Growing up I vowed never to be like my mother. For one, she worked too hard. She was the engine behind our home-made bakery; always travelling to the nearest town to procure flour and sugar that always seemed to be in scarce supply. Easter was around the corner and our Easter buns had to be out in time. Or there was the time when she was about 7 months pregnant and did not think that she needed to take a break. You could find my mother hopping on the next bus to find the best deal on getting supplies, again, for our bakery. Never mind the baby kicking for a little rest!
Oh, I vowed never to be like my mother when I had kids. You see my mother is a shouter! That's how she got the attention of my siblings. I never did anything to upset her. Is it okay to honk my own horn? Hey, why not? It did not matter if we were in the kitchen together or we were down the block. She would get our attention!
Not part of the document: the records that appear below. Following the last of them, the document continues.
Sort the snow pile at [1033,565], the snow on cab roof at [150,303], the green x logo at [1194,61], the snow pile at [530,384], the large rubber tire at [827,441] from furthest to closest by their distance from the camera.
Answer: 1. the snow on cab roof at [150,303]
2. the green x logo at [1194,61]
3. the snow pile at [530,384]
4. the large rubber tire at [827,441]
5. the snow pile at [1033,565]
My mother has no idea what it means to rest. She gets up early for work, because "I want to be home early," she says. She gets home, drops her purse in the kitchen and opens the fridge--not for a cool drink or a snack--but she pulls out the pork that has been marinating overnight. Yeah, we are having jerk pork for dinner! Never mind the fact that 2 hours later her 'work clothes' are smothered in jerk sauce and maybe some curry powder. Yes, she just dashed some curry on the chicken for tomorrow's dinner.Wow!
But then I became an adult, with my own house and my own children. Remember, I vowed never to be like my mother. It's six p.m., and I am on my way home from work, five minutes from home. It has been a long day. I am mentally and physically drained. My phone rings: "Hi Mom, we need more milk," says my younger daughter.
"Okay," I ended the call and made a u-turn for the Walmart 11 miles away.
Sigh! I vowed never to be like my mother.
I got home, dropped my purse on the kitchen stool, opened the fridge--not for a snack or a cool drink-- I pulled out the chicken that had been marinating overnight. I smiled shook my head. No, I am not like my mother!
I ran upstairs and dumped a load in the washer. Oops! I just splashed Clorox on my favorite brown suit--sorry Alfani, call it an accident.Gosh, why didn't I change out of my office suit?
No, I am not like my mother!
The washer stops. I yell from the kitchen to tell my daughter to load the dryer. An hour later the clothes are still in the washer. "Hey," I yelled.
Who am I fooling? Of course I am like my mother. After all, I am my mother's child.